[Records drawn from a dataset]
=== Begin Enclosure ===

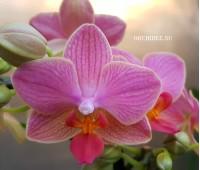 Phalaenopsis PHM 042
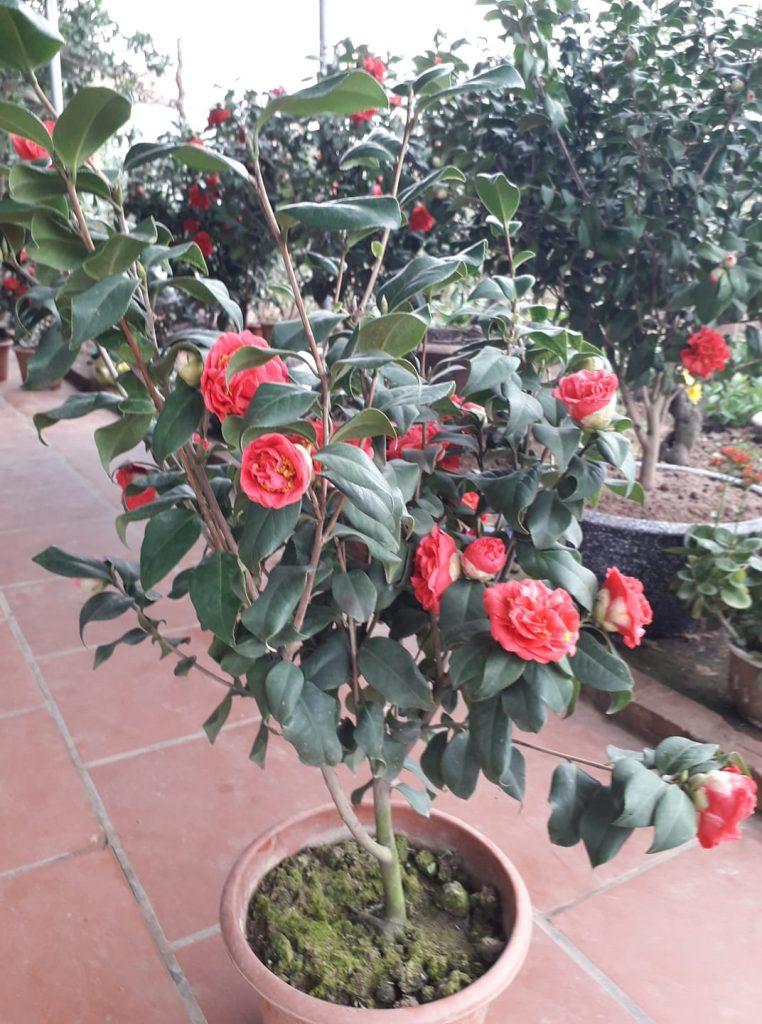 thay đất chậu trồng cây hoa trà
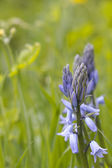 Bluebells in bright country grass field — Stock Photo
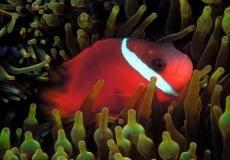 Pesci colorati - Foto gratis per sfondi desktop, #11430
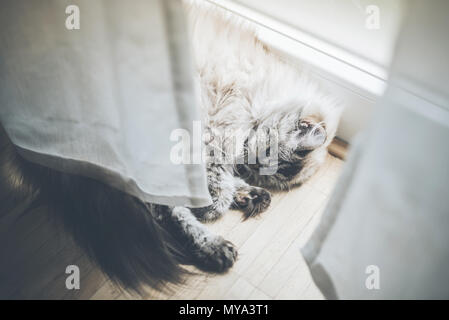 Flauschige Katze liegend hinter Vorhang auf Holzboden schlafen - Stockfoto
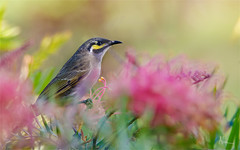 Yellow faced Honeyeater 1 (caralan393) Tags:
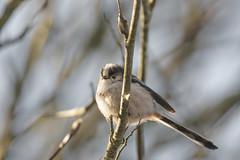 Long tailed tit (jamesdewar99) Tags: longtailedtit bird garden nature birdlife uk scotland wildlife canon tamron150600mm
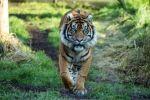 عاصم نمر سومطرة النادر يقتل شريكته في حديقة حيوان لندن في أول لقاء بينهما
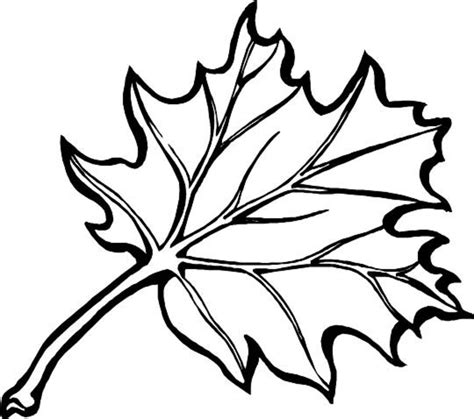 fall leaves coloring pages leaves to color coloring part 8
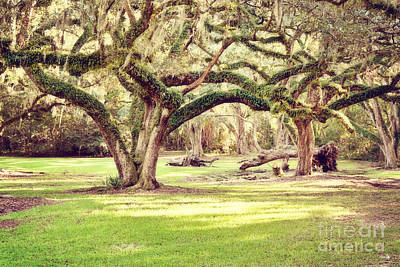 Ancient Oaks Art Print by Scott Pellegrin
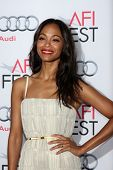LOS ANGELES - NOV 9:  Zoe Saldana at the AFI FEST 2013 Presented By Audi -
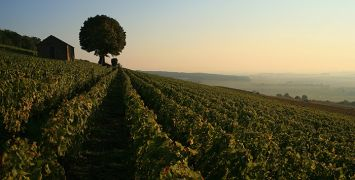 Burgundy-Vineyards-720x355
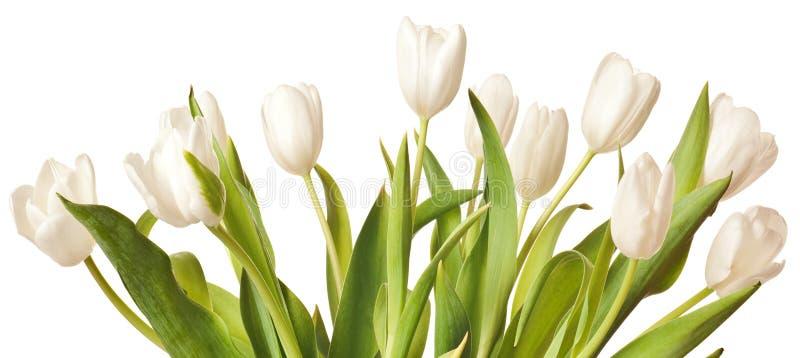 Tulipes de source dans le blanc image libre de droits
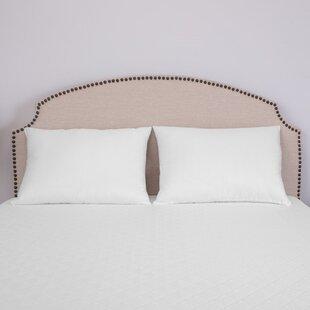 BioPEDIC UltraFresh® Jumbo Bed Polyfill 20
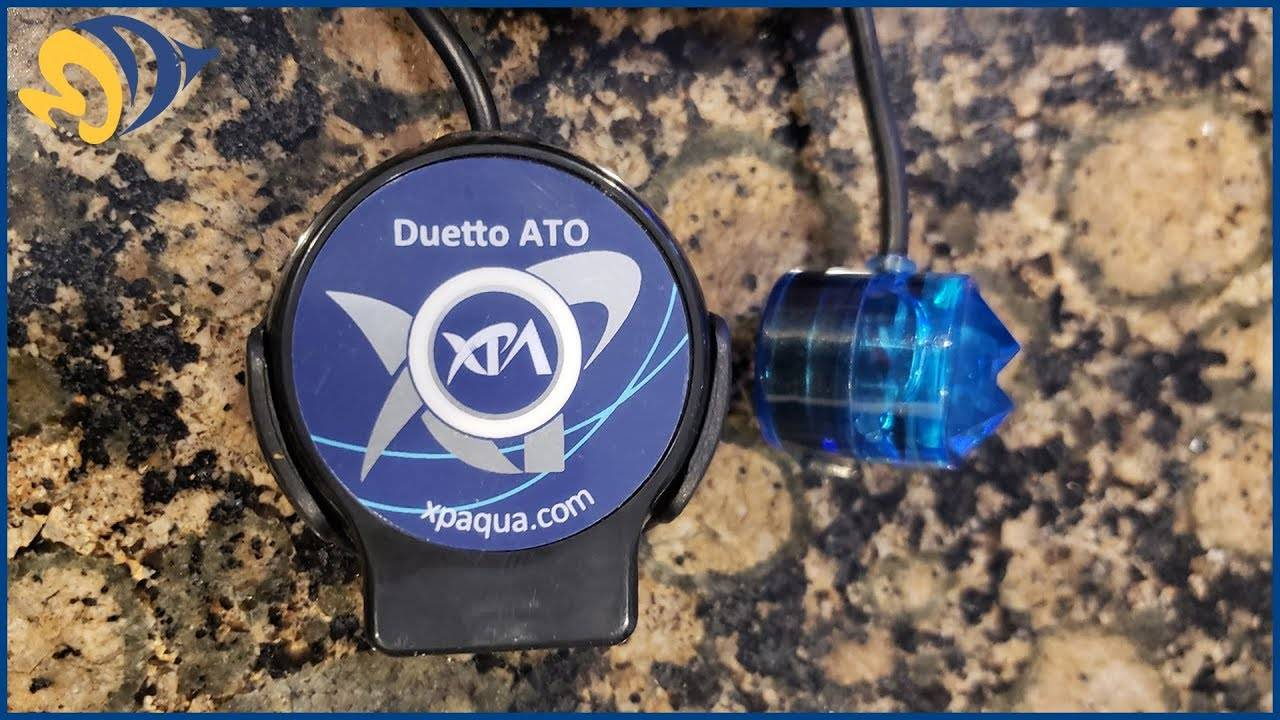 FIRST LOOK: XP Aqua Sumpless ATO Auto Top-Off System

=== End Enclosure ===

* EXERCISE OBJECTIVE *
Print exactly, and print only, the lines from the line with "Yellow faced Honeyeater" through the last line of the entries, both ends included. No pictures belong in the result.

* SOLUTION TO THIS TASK *
 Yellow faced Honeyeater 1 (caralan393) Tags:
 Long tailed tit (jamesdewar99) Tags: longtailedtit bird garden nature birdlife uk scotland wildlife canon tamron150600mm
 عاصم نمر سومطرة النادر يقتل شريكته في حديقة حيوان لندن في أول لقاء بينهما
 fall leaves coloring pages leaves to color coloring part 8
 Ancient Oaks Art Print by Scott Pellegrin
LOS ANGELES - NOV 9:  Zoe Saldana at the AFI FEST 2013 Presented By Audi -
 Burgundy-Vineyards-720x355
 Tulipes de source dans le blanc image libre de droits
 BioPEDIC UltraFresh® Jumbo Bed Polyfill 20
 FIRST LOOK: XP Aqua Sumpless ATO Auto Top-Off System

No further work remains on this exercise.